### List of tasks
1. Answer the following questions about the deployment script, giving each answer on its own line marked to match.
(a) What value does the script assign to MODEL?
(b) What username does the script pass to docker login?
(c) Which command does the script use to generate the dashboard password?
2. Reproduce the deployment script starting with "# 4. Build and" and going on through "Deploy endpoint (CPU-only)", changing "latest" to "stable".
3. Name every variable to which the deployment script assigns a value.

### Text
ENDPOINT_NAME="my-agent"
TOKEN_FACTORY_KEY="<your-token-factory-api-key>"
MODEL="deepseek-ai/DeepSeek-R1-0528"

# Token Factory URL — US region uses a different endpoint:
if [[ "$REGION" == "us-central1" ]]; then
  TOKEN_FACTORY_URL="https://api.tokenfactory.us-central1.nebius.com/v1"
else
  TOKEN_FACTORY_URL="https://api.tokenfactory.nebius.com/v1"
fi

# 2. Check for existing registry or create one
REGISTRY_ID=$(nebius registry list --format json \
  | jq -r '.items[] | select(.metadata.name=="my-registry") | .metadata.id')

if [ -z "$REGISTRY_ID" ]; then
  REGISTRY_ID=$(nebius registry create \
    --name my-registry \
    --parent-id $PROJECT_ID \
    --format json | jq -r '.metadata.id')
  echo "Created registry: $REGISTRY_ID"
else
  echo "Using existing registry: $REGISTRY_ID"
fi

# 3. Authenticate Docker
nebius iam get-access-token | docker login cr.${REGION}.nebius.cloud \
  --username iam --password-stdin

# 4. Build and push image
IMAGE="cr.${REGION}.nebius.cloud/${REGISTRY_ID}/${ENDPOINT_NAME}:latest"
docker build -t $IMAGE .
docker push $IMAGE

# 5. Deploy endpoint (CPU-only)
# Generate a dashboard password for the OpenClaw Control UI
WEB_PASSWORD=$(openssl rand -base64 24)
echo "Dashboard password: $WEB_PASSWORD"

### Source data
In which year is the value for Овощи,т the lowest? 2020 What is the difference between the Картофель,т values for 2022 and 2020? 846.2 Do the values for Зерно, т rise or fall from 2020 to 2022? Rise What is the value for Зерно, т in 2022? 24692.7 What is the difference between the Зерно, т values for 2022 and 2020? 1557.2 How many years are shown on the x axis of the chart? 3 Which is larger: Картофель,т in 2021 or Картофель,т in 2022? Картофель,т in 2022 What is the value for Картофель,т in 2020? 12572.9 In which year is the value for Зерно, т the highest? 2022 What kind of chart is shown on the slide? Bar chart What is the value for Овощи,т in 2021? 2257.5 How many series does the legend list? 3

...

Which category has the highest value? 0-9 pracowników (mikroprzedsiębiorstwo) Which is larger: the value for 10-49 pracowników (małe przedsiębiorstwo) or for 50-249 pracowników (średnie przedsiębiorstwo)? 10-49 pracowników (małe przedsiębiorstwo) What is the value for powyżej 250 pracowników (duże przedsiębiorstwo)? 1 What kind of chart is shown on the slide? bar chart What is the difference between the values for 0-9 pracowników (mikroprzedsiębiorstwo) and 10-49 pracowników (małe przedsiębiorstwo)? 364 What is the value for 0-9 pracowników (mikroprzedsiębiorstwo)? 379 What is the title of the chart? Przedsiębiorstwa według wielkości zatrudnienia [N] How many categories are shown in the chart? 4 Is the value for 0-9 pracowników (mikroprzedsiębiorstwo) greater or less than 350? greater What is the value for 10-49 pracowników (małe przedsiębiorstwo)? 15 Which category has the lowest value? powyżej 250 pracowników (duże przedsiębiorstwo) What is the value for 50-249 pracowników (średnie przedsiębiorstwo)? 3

### Answers below
1.
(a) deepseek-ai/DeepSeek-R1-0528
(b) iam
(c) openssl rand -base64 24

2.
# 4. Build and push image
IMAGE="cr.${REGION}.nebius.cloud/${REGISTRY_ID}/${ENDPOINT_NAME}:stable"
docker build -t $IMAGE .
docker push $IMAGE

# 5. Deploy endpoint (CPU-only)

3. ENDPOINT_NAME, TOKEN_FACTORY_KEY, MODEL, TOKEN_FACTORY_URL, REGISTRY_ID, IMAGE, WEB_PASSWORD